Text under study
There are common elements among these books. All of them celebrate both individuality and happiness. All of them give me a renewed sense of wonder and happiness. And that happiness rarely survives contact with other people. Of them all - with the possible exception of Cat's Cradle - Stargirl does the best of showing why that is so. It also suggests that there are ways to ... not fight that, but sidestep it.

Shortly after I finished the book and put it in her hands, my wife and I were sitting on the porch, talking and watching fireflies. A mutual acquaintance came up - one who constantly claims to be aspiring towards Eastern or New Age ideals... but ends up either mucking it up (wanting to live free without schedules AND pursuing a degree at a traditional university simultaneously is difficult at best) or falling back on Western consumerist patterns of behavior.

And I remember the sculpture downtown.

All of the toys, all of the stuff we have in Western Consumer culture, all of the attachments really do just hold us down. This is nothing new - but our society's twin desires to both be free while simultaneously having all that "stuff"... perhaps that is something different.

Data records
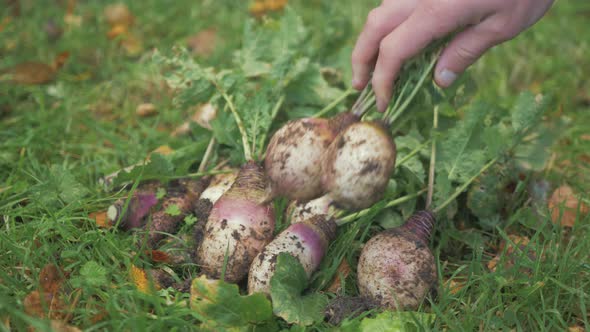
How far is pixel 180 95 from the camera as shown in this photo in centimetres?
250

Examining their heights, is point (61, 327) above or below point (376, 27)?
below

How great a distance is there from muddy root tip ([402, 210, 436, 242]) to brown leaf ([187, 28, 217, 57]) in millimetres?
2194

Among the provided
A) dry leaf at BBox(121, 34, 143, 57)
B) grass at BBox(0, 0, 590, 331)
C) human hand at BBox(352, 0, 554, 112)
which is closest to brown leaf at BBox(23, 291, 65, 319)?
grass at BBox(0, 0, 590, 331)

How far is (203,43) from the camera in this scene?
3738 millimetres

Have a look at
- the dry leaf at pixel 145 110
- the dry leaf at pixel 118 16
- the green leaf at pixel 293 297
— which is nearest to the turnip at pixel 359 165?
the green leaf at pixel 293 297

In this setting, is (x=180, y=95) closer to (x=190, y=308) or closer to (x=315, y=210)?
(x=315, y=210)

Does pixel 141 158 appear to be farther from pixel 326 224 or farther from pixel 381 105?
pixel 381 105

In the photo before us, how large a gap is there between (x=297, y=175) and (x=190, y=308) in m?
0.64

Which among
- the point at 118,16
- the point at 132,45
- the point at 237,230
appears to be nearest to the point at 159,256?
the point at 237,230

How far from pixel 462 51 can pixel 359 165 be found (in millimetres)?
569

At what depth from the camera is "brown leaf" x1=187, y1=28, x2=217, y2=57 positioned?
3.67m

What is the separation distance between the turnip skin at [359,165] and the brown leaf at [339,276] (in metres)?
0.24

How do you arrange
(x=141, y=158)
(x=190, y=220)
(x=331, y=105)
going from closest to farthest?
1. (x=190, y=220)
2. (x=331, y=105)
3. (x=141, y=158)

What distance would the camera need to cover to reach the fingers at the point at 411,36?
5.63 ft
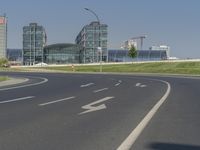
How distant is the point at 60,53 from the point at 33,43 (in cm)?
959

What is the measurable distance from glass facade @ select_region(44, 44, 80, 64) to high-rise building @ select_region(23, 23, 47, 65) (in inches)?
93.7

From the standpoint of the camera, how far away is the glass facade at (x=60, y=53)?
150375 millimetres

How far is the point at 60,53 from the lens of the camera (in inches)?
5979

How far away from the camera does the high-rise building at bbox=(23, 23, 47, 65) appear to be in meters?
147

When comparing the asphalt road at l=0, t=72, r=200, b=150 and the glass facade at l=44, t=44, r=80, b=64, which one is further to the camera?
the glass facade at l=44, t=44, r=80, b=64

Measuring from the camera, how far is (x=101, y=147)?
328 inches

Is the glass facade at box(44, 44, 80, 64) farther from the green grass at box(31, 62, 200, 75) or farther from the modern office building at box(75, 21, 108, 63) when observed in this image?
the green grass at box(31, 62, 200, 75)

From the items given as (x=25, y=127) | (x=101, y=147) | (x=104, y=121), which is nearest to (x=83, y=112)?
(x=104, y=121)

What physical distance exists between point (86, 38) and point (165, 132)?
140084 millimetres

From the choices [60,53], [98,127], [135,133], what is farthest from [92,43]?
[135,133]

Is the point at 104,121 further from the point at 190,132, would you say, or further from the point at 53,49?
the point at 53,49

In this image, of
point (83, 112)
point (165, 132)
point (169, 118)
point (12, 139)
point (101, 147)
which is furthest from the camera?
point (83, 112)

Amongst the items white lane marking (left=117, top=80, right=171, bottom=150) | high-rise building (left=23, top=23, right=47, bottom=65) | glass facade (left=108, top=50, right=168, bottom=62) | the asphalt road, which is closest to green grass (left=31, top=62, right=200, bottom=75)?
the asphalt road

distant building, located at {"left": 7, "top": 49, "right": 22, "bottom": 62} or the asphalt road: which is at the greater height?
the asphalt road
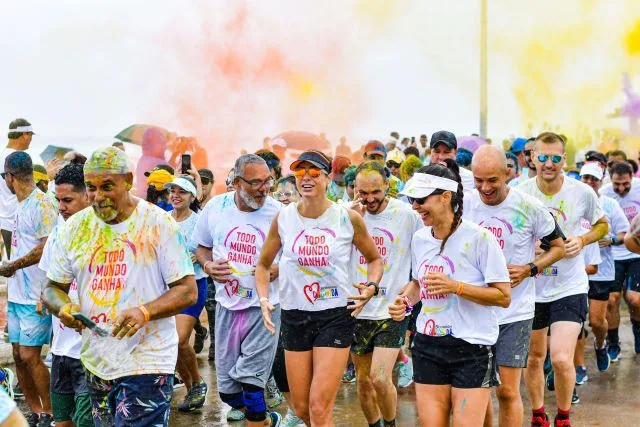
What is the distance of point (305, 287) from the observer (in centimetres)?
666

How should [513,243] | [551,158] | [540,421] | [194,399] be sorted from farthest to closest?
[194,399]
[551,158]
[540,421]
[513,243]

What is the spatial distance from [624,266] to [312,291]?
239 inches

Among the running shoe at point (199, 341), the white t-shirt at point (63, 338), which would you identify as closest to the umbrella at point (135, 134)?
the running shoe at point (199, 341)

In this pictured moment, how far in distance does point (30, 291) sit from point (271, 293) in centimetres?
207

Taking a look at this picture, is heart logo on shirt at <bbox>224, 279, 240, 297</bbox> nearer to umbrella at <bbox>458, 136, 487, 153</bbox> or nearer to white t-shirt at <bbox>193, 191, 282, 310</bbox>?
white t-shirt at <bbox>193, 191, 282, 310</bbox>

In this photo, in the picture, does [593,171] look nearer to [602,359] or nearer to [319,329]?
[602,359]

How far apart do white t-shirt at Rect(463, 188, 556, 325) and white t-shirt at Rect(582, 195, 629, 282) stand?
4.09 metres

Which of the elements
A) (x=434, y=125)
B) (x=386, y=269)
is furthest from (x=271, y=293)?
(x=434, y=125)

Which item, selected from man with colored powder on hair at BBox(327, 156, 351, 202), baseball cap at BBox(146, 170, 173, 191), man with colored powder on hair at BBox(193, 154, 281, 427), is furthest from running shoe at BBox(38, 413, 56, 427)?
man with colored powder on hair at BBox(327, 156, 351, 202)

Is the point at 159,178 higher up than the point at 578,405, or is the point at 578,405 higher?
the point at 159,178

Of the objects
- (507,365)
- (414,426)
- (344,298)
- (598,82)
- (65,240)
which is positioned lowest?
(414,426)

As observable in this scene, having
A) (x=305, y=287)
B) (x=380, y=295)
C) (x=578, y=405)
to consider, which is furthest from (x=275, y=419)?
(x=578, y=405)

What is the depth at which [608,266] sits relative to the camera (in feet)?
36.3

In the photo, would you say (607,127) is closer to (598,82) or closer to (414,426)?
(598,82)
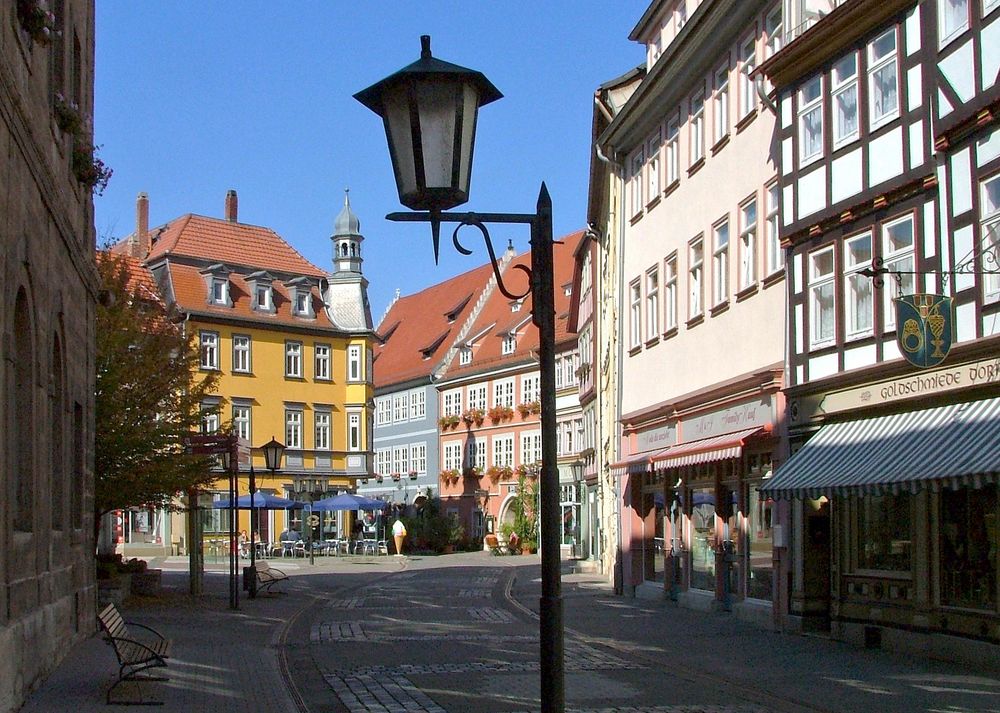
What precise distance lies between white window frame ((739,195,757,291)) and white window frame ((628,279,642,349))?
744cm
---
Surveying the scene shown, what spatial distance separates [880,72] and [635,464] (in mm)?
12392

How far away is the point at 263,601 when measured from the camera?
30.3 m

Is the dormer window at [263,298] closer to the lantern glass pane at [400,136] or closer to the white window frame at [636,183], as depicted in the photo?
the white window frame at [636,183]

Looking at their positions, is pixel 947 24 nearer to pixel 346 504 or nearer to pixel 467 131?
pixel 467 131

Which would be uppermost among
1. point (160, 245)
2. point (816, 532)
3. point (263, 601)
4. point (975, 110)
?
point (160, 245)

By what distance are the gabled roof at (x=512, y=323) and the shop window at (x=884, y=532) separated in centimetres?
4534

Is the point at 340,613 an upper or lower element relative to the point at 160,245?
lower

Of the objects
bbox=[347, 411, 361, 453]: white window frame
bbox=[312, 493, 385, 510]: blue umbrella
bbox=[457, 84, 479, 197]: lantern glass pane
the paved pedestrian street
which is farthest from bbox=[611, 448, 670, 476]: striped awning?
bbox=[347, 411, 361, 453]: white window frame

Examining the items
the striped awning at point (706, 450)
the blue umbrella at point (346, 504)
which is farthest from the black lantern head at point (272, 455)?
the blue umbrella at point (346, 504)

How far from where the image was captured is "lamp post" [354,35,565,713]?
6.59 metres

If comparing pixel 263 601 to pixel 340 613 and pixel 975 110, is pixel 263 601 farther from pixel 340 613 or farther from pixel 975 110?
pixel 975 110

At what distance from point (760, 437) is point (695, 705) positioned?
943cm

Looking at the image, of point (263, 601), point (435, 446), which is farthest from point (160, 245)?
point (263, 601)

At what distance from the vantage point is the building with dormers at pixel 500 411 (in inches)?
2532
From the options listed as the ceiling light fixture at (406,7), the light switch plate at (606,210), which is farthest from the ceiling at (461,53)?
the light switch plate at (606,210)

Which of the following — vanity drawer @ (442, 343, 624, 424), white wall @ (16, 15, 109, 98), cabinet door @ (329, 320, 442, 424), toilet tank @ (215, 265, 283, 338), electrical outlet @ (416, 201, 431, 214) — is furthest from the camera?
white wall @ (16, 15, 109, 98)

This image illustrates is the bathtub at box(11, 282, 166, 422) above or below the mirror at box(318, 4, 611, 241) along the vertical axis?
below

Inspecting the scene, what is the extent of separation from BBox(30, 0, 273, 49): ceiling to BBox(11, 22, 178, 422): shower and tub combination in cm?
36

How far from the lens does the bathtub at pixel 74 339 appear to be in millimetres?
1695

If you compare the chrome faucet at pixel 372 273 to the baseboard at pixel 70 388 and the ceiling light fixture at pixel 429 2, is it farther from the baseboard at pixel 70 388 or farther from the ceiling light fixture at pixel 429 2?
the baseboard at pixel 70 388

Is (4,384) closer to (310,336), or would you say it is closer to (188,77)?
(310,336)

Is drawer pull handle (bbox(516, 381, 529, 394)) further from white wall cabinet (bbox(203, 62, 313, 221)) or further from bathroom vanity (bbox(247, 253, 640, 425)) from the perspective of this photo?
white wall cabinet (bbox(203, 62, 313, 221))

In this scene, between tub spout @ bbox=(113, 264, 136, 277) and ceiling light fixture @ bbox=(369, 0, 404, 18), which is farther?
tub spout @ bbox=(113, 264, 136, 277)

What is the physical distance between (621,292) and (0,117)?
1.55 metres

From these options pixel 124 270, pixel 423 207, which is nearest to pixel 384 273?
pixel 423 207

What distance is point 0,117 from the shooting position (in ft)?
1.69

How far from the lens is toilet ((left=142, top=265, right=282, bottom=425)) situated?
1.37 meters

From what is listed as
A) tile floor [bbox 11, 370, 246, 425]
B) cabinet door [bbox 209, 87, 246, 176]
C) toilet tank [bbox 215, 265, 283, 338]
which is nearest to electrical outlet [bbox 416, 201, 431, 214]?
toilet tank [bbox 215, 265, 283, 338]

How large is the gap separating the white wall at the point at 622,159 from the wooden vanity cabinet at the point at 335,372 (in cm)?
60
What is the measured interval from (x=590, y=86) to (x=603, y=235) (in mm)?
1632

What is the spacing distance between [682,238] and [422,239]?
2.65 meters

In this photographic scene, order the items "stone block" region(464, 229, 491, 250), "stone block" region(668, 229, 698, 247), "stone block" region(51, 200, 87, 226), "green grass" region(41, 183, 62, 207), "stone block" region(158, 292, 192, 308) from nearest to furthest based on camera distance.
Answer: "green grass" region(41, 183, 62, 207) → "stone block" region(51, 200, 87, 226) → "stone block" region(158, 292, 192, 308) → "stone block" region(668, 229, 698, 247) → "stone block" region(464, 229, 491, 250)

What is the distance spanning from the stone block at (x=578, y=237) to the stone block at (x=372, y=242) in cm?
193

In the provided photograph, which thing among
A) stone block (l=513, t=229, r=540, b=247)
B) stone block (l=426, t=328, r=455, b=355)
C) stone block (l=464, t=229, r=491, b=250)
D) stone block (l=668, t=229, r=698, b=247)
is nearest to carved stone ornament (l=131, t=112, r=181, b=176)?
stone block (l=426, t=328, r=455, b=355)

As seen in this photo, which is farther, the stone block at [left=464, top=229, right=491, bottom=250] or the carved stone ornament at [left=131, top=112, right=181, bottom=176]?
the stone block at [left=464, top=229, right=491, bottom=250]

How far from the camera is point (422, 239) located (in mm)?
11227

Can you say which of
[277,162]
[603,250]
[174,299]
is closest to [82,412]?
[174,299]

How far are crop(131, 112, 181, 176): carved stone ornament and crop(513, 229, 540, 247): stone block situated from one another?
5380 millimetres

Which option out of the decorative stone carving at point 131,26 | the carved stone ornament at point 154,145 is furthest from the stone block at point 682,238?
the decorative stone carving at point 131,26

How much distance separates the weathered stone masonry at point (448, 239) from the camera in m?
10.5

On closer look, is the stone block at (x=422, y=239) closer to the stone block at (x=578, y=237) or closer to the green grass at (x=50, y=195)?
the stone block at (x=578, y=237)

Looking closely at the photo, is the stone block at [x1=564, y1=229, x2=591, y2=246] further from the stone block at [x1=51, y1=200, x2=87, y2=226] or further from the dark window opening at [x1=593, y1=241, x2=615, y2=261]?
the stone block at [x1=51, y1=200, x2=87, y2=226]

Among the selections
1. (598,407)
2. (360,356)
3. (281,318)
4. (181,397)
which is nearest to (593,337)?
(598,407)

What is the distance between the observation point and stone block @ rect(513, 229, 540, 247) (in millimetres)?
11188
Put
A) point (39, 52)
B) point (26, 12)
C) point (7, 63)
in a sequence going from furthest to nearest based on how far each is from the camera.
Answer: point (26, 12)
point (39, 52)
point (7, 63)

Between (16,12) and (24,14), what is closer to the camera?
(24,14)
* * *
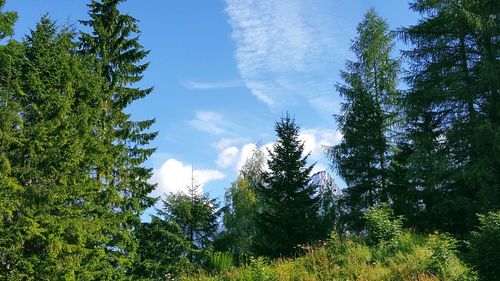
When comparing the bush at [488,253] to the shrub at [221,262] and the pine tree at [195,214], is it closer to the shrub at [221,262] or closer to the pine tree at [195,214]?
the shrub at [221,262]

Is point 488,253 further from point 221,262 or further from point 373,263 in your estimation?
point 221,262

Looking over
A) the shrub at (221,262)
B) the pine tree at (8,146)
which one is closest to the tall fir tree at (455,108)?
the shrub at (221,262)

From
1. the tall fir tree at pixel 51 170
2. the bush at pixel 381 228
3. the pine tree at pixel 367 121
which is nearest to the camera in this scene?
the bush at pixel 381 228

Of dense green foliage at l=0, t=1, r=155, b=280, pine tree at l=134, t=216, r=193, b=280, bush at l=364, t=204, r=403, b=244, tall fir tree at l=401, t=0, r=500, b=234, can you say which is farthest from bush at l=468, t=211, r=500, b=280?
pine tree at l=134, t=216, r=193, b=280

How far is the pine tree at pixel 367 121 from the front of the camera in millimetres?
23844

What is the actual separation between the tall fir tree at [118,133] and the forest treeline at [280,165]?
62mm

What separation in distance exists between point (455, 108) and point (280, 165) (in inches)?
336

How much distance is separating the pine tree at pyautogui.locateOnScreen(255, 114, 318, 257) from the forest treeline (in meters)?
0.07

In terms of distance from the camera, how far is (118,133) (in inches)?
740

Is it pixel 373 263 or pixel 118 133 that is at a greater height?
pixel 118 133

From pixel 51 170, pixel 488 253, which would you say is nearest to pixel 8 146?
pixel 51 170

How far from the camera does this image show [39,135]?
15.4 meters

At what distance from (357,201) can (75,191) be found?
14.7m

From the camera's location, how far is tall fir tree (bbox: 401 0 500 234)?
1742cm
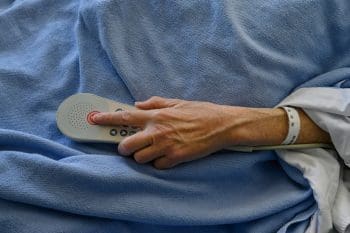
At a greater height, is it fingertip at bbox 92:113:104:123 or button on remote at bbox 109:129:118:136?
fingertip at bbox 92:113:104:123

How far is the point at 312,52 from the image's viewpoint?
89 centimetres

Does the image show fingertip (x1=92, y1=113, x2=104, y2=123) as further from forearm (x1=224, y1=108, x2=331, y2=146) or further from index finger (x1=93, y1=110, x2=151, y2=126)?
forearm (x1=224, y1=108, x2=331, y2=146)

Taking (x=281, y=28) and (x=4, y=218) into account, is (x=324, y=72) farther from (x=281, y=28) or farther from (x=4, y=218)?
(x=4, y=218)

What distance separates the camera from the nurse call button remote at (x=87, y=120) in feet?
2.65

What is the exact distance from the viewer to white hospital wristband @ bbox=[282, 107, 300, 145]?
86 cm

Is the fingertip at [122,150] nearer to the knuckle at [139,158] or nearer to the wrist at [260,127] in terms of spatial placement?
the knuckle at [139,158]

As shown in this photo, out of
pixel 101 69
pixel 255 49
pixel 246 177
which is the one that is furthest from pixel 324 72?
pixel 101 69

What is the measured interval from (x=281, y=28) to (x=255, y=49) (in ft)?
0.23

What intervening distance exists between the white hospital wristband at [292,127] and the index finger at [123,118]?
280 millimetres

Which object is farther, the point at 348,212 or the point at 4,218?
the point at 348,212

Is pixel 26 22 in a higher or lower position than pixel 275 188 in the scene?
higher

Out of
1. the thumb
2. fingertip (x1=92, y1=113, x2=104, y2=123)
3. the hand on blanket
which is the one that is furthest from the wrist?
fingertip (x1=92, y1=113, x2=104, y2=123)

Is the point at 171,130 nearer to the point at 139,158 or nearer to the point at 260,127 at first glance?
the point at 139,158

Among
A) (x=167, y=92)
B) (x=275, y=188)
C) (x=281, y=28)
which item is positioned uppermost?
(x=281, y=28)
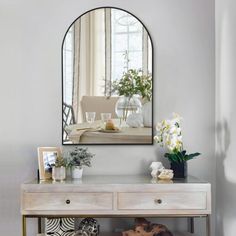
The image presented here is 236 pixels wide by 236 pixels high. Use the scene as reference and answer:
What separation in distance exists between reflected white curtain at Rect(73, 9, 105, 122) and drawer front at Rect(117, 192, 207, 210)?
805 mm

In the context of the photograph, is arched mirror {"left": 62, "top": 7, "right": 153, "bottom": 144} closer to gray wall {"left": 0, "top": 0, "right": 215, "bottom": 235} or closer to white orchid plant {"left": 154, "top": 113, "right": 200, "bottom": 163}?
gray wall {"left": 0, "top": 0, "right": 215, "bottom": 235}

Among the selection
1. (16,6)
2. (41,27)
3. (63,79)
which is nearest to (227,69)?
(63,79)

Task directions
From the Stargirl passage above, extract the words starting at "All of the toys, all" and ending at "is something different.", copying them exactly.

Expected output
All of the toys, all of the stuff we have in Western Consumer culture, all of the attachments really do just hold us down. This is nothing new - but our society's twin desires to both be free while simultaneously having all that "stuff"... perhaps that is something different.